U.S. scientists swept the Nobel prizes in science this year — in Medicine or Physiology, in Chemistry, and in Physics. I noted earlier that I suspected most Nobel winners this year would, again, be products of public schools. (I have not yet got biographies of each winner to confirm that.)
Beneath the successes at the top simmers a lot of pending gloom, however. P. Z. Myers at Pharyngula points to concerns among science educators about a huge gap between our top achievers and the rest of us. He cites an Associated Press story, and it in turn calls up the 2002 survey by the National Science Foundation that found woeful ignorance of basic science stuff among U.S. kids and adults.
Basic research and practical applications of science drove U.S. economic achievement through the end of the 19th century and through most of the 20th century. China and India far outpace the U.S. in producing new engineers today, however, and European research centers simply have greater scientific capacity in many areas, especially since the end of the plans for a U.S. superconducting supercollider particle accelerator, more than a decade ago.
Rhodes Scholar, former U.S. Senator, NBA and NCAA basketball all-star Bill Bradley once said that it’s easier to get to the number 1 position than it is to stay there. The ascendancy of the U.S. in science and engineering achievement occurred decades ago. Without serious, planned work to stay there, some other nation will take over the lead in each area of science, probably within the next 20 years — perhaps within the next decade.
I’ll try to find links, but my memory brings up a couple of studies that show that in 4th grade, U.S. kids are at the head of the pack in science achievement. By 8th grade, they start to fall behind the leaders. By 12th grade, U.S. kids are far behind almost all kids in other industrialized nations. Something we do wrong between 4th grade and 12th grade is sapping the competitive ability of the nation. We need to fix it.

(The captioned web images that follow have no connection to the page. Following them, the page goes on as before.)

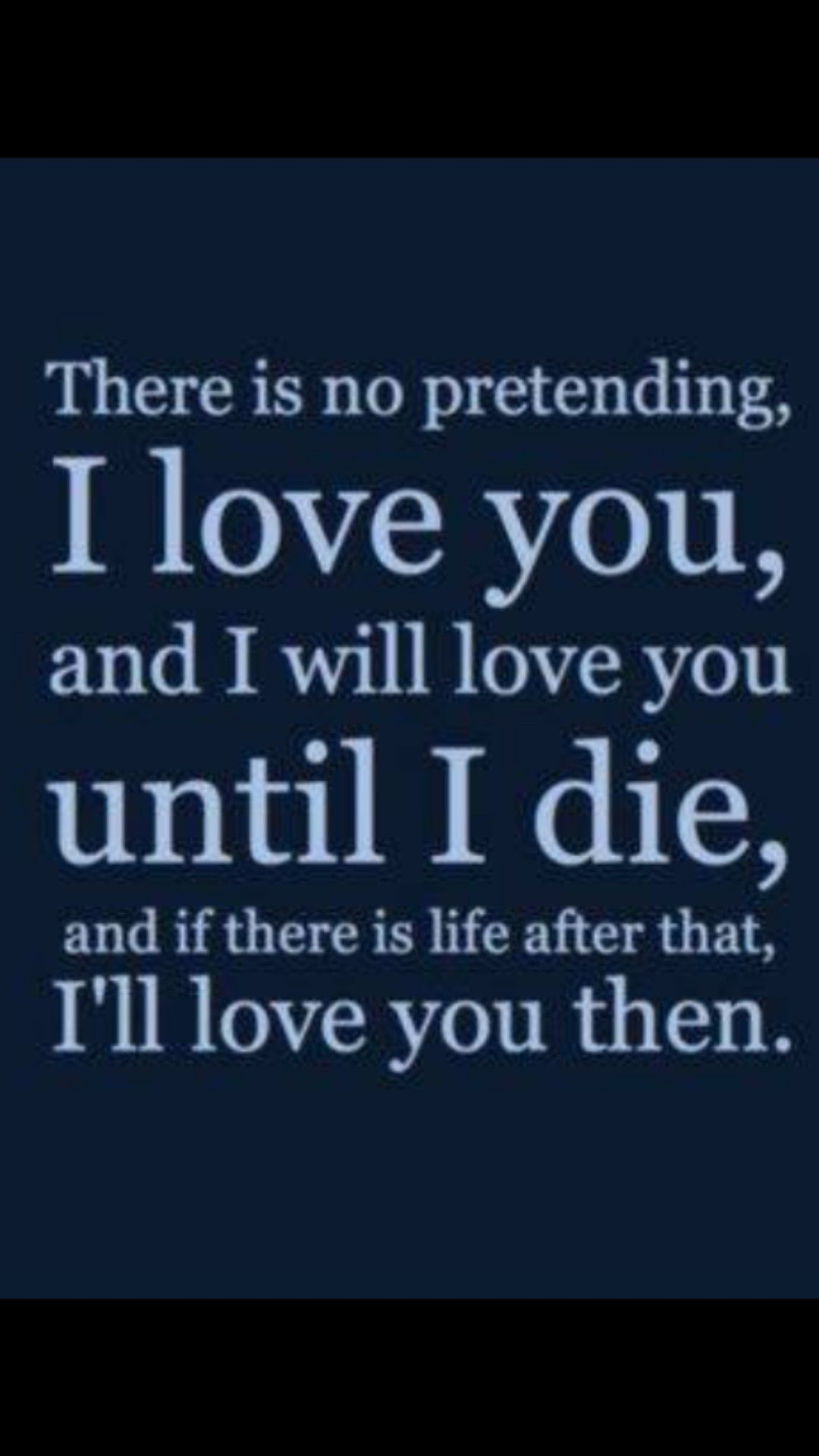 Until I Die And On To The Aft Life Love Life Quotes Love Quotes For Her Romantic Quotes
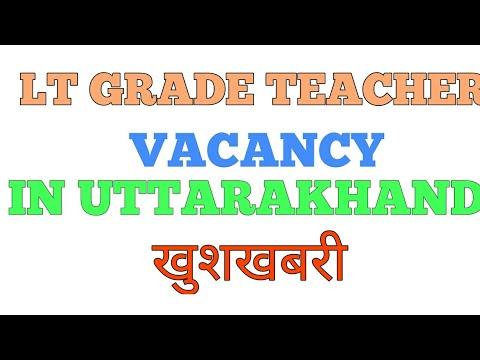 LT GRADE TEACHER VACANCY IN UTTARAKHAND.LT TEACHER POST BHARTI START 2018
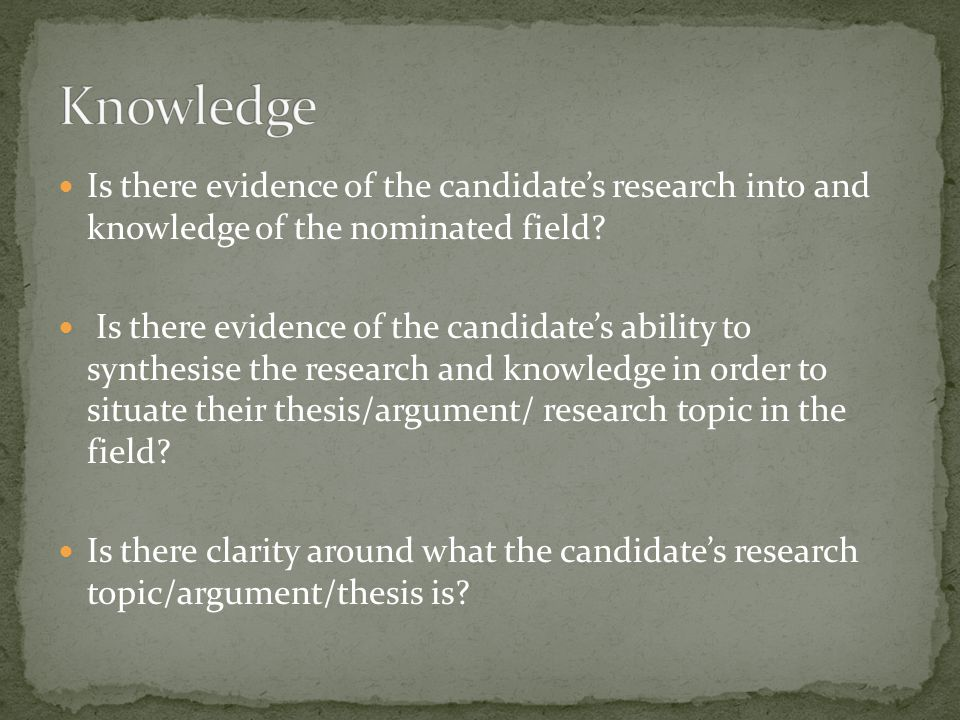Is there evidence of the candidate's research into and knowledge of the nominated field.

Dr. Myers has some suggestions well worth considering.







I found a blog in September where the blogger was gushing over reports that a single dose of a sleeping pill was causing many patients who had been in a long-term coma to wake up. Hallelujah!
I wrote a comment about the need for controlled studies before making any conclusions about such a thing, that maybe it wasn’t the sleeping pill, maybe it wasn’t such a dramatic result as claimed, …
The blogger was unimpressed, saying he believed the reports, and I should, too.
I think of someone like this when I read of poor science education. How many in the population understand how good science requires controlled experiments and reproducible results? I love the example of cold fusion in Utah for this. I remember reading just how gung ho Congress was to fund cold fusion research until the reports came in not only that the result was irreproducible, but just what the mistake had been. If Congress hadn’t been restrained by a few experts to wait for additional studies, it would have already spent huge sums of money on junk.
Newspapers are about the same, trumpeting any new study as a breakthrough or as negating some previous knowledge, when one study can’t do either. Sensationalism trumps good science all the time, in the short run.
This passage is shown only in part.